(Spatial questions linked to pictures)
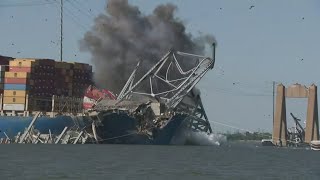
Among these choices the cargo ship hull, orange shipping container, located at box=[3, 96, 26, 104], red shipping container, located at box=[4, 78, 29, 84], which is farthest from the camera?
red shipping container, located at box=[4, 78, 29, 84]

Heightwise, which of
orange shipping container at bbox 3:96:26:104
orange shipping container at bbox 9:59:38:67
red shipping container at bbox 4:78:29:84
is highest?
orange shipping container at bbox 9:59:38:67

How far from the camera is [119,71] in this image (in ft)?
509

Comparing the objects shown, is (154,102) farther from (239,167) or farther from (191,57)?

## STATED GOAL
Convert every line of the records above into a numbered list, skipping blank lines and leaving out the pictures.

## EXERCISE SOLUTION
1. Among these choices the cargo ship hull, orange shipping container, located at box=[3, 96, 26, 104], red shipping container, located at box=[4, 78, 29, 84], which is farthest from the camera?
2. red shipping container, located at box=[4, 78, 29, 84]
3. Heightwise, which of
4. orange shipping container at bbox 3:96:26:104
5. orange shipping container at bbox 9:59:38:67
6. red shipping container at bbox 4:78:29:84
7. is highest?
8. orange shipping container at bbox 9:59:38:67
9. How far from the camera is [119,71] in this image (in ft)?
10. 509
11. Comparing the objects shown, is (154,102) farther from (239,167) or farther from (191,57)?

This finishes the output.